=== TAREFAS ===
A. Reescreva a parte da reportagem sobre a cúpula do G8 que vai de "CLÓVIS ROSSI" a "Índia e México).", trocando "entrevista coletiva" por "coletiva de imprensa".
B. Responda às perguntas abaixo com base na reportagem sobre a cúpula do G8.
(i) Em que dia do encontro os "externos" do G5 entraram?
(ii) Quais trechos mostram divergências entre as potências do G8 e os países em desenvolvimento convidados?
(iii) Quais são os cinco países externos convidados para a cúpula do G8+5?

=== TEXTO EM ESTUDO ===
São Paulo, sábado, 09 de junho de 2007

Próximo Texto | Índice

Lula pede papel maior para emergentes

"Externos" do G5 só entraram no último dia do encontro; resultado é que texto do grupo contradiz o documento só dos ricos

Trechos sobre patentes e clima mostram divergências entre potências do G8 e os países em desenvolvimento convidados para a reunião

CLÓVIS ROSSI
ENVIADO ESPECIAL À ALEMANHA

O presidente Luiz Inácio Lula da Silva sugeriu ontem aos líderes do G8 (os sete países mais ricos do mundo mais a Rússia) uma inversão no formato até agora adotado para ouvir países emergentes como o Brasil.
"Eu propus que o G5 ou os países convidados fossem chamados antes, que fizéssemos a discussão antes, que disséssemos antes o que pensamos para depois o G8 levar em conta a existência de nossas propostas", afirmou Lula em entrevista coletiva ao final de sua participação na cúpula do G8+5 (os cinco países externos ao grupo principal convidados este ano e que são África do Sul, Brasil, China, Índia e México).

=== MATERIAL FORNECIDO ===
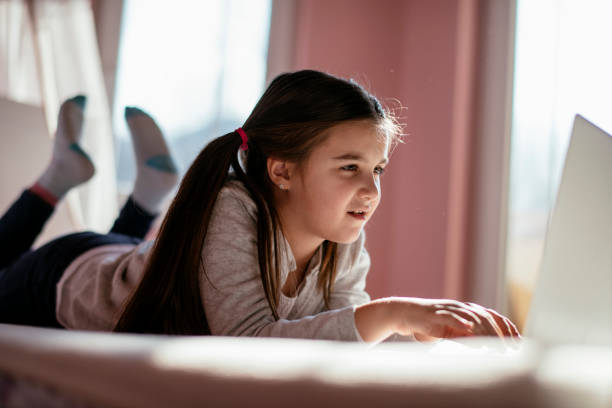 istock Smiling little girl using laptop in bed. 1132022059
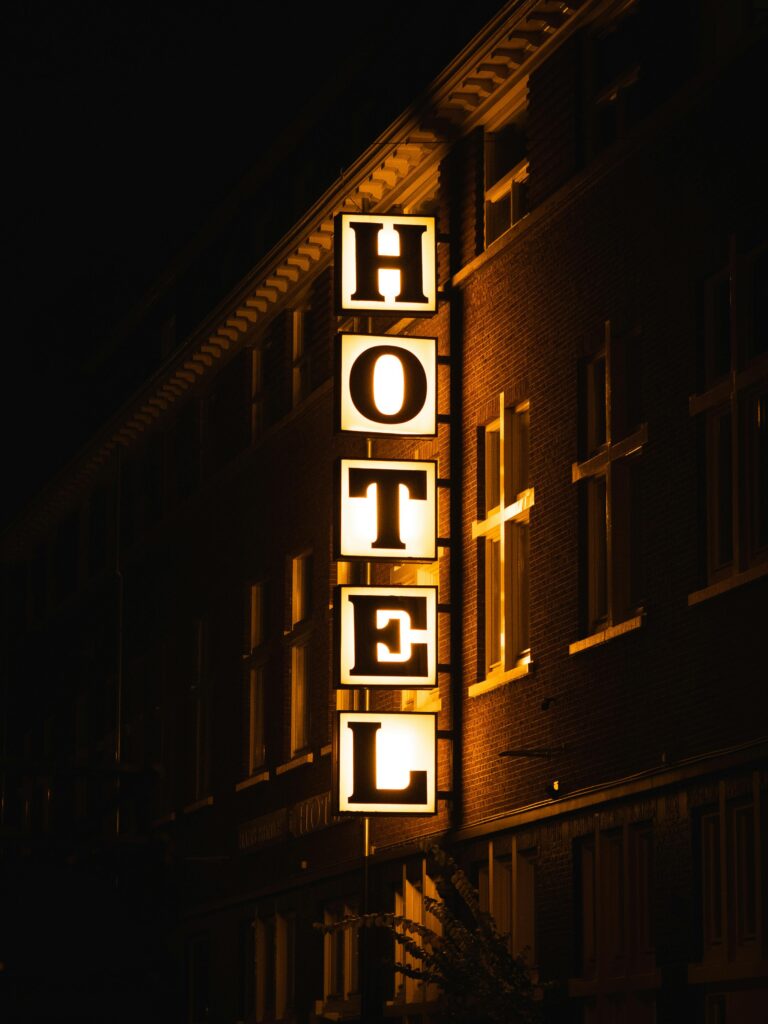 A bright hotel sign glowing on a building facade during nighttime.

=== RESPOSTAS ===
A.
CLÓVIS ROSSI
ENVIADO ESPECIAL À ALEMANHA

O presidente Luiz Inácio Lula da Silva sugeriu ontem aos líderes do G8 (os sete países mais ricos do mundo mais a Rússia) uma inversão no formato até agora adotado para ouvir países emergentes como o Brasil.
"Eu propus que o G5 ou os países convidados fossem chamados antes, que fizéssemos a discussão antes, que disséssemos antes o que pensamos para depois o G8 levar em conta a existência de nossas propostas", afirmou Lula em coletiva de imprensa ao final de sua participação na cúpula do G8+5 (os cinco países externos ao grupo principal convidados este ano e que são África do Sul, Brasil, China, Índia e México).

B.
(i) Só no último dia do encontro.
(ii) Os trechos sobre patentes e clima.
(iii) África do Sul, Brasil, China, Índia e México.